» **Problem to solve**
Please reproduce the records below word for word, beginning at the line that contains "How far are" and stopping after the line that contains "0.17 metres".

───── Material for the task

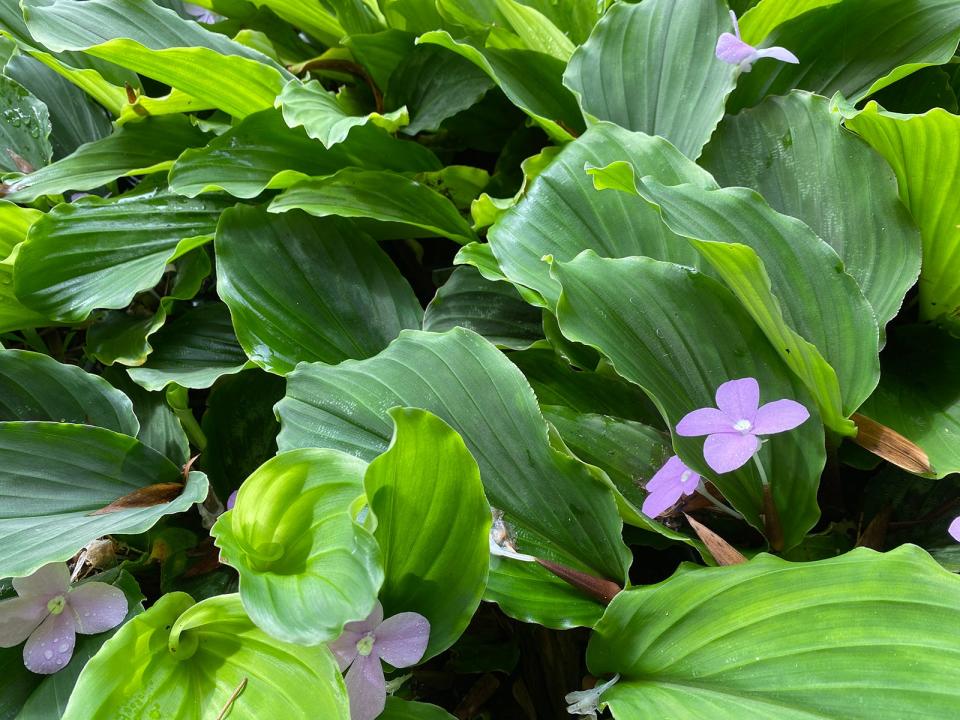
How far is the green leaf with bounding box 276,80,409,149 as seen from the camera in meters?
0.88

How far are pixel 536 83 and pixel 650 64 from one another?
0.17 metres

──────────
───── Material for the task

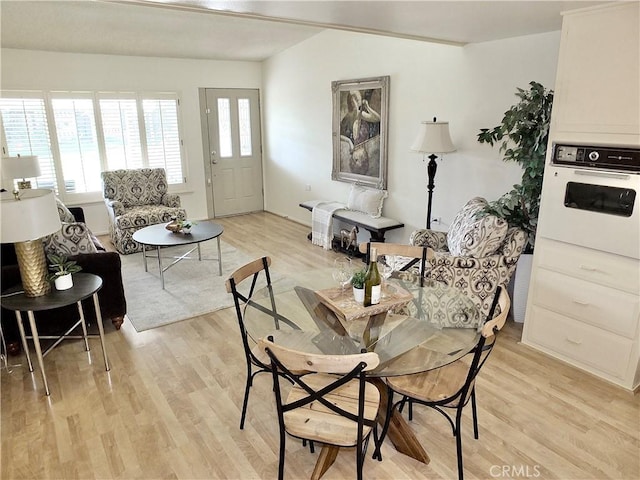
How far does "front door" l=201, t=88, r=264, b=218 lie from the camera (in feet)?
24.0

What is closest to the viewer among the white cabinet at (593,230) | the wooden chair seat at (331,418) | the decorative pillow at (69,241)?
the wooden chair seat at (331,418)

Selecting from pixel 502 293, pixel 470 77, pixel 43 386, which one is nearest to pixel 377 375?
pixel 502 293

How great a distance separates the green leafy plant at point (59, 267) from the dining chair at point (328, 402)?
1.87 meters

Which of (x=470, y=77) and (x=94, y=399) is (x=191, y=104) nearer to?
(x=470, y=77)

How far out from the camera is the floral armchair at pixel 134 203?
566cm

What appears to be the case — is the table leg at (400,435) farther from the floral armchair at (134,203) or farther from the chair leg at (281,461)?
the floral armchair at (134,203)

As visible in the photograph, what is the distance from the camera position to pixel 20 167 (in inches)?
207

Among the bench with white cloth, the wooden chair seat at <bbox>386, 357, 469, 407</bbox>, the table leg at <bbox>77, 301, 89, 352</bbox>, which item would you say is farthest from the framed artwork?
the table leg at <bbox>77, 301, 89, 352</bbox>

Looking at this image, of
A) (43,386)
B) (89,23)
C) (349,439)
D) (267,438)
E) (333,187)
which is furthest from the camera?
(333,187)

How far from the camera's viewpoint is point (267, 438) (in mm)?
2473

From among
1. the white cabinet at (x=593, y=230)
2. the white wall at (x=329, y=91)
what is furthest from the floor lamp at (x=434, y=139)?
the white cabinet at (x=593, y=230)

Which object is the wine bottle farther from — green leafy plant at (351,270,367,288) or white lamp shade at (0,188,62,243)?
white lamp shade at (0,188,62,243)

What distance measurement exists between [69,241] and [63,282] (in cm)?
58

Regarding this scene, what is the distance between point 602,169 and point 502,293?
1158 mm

──────────

» **Result**
How far are pixel 536 83 and pixel 650 64 from one another?
0.17 metres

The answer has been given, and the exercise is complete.